Потом мы молча пили у перил шампанское из бумажных стаканчиков. Молчать было неловко, но во мне медленно росло ожесточение против Мейсона, не вопреки его щедрости, а скорее даже из-за нее – из-за того еще, что, будучи выделен сейчас как предмет его особой любви – нелепой любви, – я не испытывал ни малейшей благодарности, а только возмущение, чувствовал себя запачканным и униженным, будто получил взятку. Словом, гордость или просто оскорбленный вкус мешали мне заговорить, и в конце концов заговорил Мейсон, причем, к моему удивлению, в торжественном и даже грустном тоне.
– Питер, я буду скучать по твоему неброскому личику. Пиши мне время от времени, а? Буду скучать по тебе, старик. Не знаю даже почему. По правде говоря, ты невыносимая зануда, и чинная притом, как двадцать экономок. Но ты, наверно, знаешь, я всегда тебя любил. Силия, по-моему, попала в яблочко. Она сказала: «Он понимает людей», – хотя, что это значит, одному Богу известно. Думаю, ты купил ее тем, что важно кивал, потирал бороду и небрежно почесывал зад в подходящую минуту. Словом, Пьер… словом, я буду скучать по тебе.
– А что собираешься делать, Мейсон? – праздно спросил я.
Он помолчал. Не как-нибудь помолчал, а значительно, и я уже знал, что надо быть начеку. Тут присутствовало некое глубокое раздумье и специальный блеск в глазу: а я уже настолько изучил его, что почти слышал лукавые токи в его мозгу, бесстыдно сортирующие голые враки, которые, зазвучав – гладко и бойко в шустрых его устах, – нарядятся правдой. Без изящества он сплюнул за борт.
– Да не знаю, Питси. Наверно, кончать пьесу. Это – первое на повестке дня. Уайтхед выходит из себя – подавай ему скорее пьесу.
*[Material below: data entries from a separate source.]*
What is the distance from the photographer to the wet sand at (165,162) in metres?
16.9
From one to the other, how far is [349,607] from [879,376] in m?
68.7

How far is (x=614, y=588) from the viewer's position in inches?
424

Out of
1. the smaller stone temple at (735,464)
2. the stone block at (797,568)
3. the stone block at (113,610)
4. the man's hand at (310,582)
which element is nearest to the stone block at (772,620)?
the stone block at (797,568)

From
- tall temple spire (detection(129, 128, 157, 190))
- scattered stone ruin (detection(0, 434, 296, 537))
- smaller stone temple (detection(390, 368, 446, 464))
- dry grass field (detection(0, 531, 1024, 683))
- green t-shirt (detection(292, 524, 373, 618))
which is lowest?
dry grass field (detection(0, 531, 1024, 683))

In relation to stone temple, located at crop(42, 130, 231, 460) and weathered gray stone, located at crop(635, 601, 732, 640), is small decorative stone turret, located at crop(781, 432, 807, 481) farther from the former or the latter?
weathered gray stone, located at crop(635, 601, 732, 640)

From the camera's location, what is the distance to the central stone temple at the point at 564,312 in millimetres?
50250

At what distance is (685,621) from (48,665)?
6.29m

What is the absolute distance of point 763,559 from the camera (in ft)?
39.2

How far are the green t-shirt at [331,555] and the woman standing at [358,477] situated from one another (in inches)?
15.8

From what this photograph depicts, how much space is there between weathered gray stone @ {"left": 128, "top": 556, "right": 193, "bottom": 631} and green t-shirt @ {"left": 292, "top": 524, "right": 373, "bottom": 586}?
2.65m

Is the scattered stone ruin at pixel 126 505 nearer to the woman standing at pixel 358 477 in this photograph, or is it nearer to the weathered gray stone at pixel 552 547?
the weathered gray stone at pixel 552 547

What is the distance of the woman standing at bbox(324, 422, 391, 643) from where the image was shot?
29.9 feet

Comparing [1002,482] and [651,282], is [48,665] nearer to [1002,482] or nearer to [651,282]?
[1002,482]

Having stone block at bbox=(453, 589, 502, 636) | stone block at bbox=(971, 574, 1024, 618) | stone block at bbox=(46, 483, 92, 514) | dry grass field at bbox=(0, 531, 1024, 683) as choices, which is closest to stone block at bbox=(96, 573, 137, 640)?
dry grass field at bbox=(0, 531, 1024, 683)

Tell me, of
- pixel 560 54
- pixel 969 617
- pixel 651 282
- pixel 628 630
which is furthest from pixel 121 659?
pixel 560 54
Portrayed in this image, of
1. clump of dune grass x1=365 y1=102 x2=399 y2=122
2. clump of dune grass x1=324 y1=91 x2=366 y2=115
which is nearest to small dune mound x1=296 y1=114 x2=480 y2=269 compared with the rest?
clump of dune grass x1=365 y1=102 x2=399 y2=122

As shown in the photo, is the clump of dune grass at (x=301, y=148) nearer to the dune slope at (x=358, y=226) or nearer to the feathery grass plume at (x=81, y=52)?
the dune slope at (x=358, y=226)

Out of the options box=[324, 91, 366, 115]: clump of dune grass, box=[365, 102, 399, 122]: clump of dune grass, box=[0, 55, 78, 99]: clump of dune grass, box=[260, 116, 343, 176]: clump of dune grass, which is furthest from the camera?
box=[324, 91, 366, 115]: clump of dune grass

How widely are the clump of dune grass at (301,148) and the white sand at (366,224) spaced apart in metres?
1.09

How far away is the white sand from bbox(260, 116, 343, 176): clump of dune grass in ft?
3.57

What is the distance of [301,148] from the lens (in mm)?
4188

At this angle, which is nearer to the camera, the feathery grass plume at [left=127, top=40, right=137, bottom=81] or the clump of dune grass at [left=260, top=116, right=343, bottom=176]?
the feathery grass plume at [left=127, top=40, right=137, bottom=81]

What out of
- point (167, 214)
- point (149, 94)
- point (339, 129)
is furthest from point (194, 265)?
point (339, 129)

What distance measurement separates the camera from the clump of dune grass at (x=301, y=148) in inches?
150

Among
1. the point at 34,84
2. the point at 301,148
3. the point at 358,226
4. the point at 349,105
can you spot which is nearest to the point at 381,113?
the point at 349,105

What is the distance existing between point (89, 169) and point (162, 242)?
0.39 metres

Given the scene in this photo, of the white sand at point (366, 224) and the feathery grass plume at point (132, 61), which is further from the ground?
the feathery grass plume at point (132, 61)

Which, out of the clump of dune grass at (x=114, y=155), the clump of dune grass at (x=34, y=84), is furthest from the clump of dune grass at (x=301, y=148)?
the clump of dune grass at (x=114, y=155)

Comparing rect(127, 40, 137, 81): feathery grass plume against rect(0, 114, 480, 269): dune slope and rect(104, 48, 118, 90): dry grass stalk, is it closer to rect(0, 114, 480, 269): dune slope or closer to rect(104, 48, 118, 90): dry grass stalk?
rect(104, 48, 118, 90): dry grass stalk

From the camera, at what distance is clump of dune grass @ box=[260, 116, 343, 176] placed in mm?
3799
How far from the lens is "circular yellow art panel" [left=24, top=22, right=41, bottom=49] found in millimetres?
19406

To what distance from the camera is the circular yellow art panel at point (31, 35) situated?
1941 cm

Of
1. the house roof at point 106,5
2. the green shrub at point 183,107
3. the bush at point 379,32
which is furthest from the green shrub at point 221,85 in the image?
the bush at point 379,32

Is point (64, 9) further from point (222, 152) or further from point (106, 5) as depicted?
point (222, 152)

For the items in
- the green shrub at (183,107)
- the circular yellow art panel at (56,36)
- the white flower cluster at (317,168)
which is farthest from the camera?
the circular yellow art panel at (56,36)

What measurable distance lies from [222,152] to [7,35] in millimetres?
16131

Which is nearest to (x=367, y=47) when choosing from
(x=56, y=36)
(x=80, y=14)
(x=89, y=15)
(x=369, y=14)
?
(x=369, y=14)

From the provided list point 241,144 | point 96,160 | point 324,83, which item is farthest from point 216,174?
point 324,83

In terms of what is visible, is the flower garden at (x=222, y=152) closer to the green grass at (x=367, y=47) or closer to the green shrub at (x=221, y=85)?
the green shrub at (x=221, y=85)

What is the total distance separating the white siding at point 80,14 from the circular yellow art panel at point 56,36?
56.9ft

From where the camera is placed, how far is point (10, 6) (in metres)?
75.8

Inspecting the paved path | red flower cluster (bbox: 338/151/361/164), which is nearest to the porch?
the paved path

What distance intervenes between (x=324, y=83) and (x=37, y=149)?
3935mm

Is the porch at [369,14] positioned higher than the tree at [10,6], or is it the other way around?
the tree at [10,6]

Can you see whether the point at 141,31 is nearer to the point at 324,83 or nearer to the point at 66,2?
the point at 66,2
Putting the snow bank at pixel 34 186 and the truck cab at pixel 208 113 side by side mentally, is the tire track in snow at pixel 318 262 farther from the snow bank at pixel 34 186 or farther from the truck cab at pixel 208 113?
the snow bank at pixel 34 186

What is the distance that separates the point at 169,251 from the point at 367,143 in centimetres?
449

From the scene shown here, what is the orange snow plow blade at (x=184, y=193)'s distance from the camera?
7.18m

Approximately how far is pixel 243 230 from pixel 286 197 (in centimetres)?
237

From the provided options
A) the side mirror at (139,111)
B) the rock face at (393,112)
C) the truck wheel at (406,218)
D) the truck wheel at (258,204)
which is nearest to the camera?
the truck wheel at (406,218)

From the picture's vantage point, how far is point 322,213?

Но, знаешь, пьесу ведь нельзя вот так взять и выдумать из головы, как рекламную передачку. Тут надо думать и думать, мучиться и мучиться, и опять думать. Опять же эта вечная проблема реалий – лучше сказать, правдоподобия. Например, в моей пьесе… ладно, тебе я могу сказать. Пьеса о том, что я пережил в Югославии. Я тебе еще не говорил? Это само по себе тормозит работу. Чтобы добиться, ну… правдоподобия – а мне это необходимо позарез, – ну, хотя бы кое-какие сербские идиомы, названия улиц в Дубровнике, разные партизанские пароли – я их забыл, – и тому подобное… В общем, чтобы все это легло точно, приходится вести бесконечную переписку со стариком Плайей. Помнишь, я рассказывал – старый…
– Ты хочешь сказать – этот старый свист ? – перебил я. – Эту мелкую парашу? – Сдерживаться дальше, позволять, чтобы меня начиняли этими баснями и россказнями, этими муторными выдумками и прочей дресвой и мякиной его неслыханного прохиндейства, было выше моих сил. Хотя бы напоследок он мог избавить меня от оскорбления ложью; но он не пожелал, и меня подмывало сказать ему это.
– Помню ли, что ты плел? – сказал я.
До него не дошло.
– Ну помнишь – Плайя, – продолжал он, – старик еще жив и здоров. Собирается приехать сюда в гости. Он у меня как бы консультант…
– Слушай, Мейсон, почему ты считаешь нужным мне врать? Ты меня за кого держишь – за придурка или кого? За идиота? А?
Он побледнел. Плечо дернулось кверху, и он умоляюще протянул ко мне руки:
– Что такое, Питси? Ты меня неправильно понял. Я не говорил…
– Что значит – не говорил? Напыжился тут, как дьякон, плетешь небылицы и думаешь, что я поверил! Да ты вообще что думаешь? Что я кретин? Что я никогда не узнаю правду? Исповедуешься мне, называешь другом, кукленком, фиг знает чем и тут же, с места не сходя, врешь как сивый мерин! Не был ты в Югославии! Ты отмотался от армии! Пьеса твоя – мыльный пузырь! – Я задыхался от ярости. Щенячьи школьные словечки («свист», «фиг», «параша») я выкрикивал с истерическим озлоблением пятиклассника – и сознавал это, когда выкрикивал, – сознавал, как глупо, нелепо, невозможно молоды мы до сих пор на нашей земле, – и благодарил Бога, что расстаюсь с Мейсоном и отбываю в Европу, и слезы смешанного происхождения – и от солнца, и от злости, и от старой, сношенной жалости и любви к нему – наворачивались на глаза. Я отвернулся от него.
– Что, Мейсон? – выкрикнул я, теряя уже всякую власть над голосом и связность речи. – По-твоему, я такой дурак? Ты поди покажись врачу!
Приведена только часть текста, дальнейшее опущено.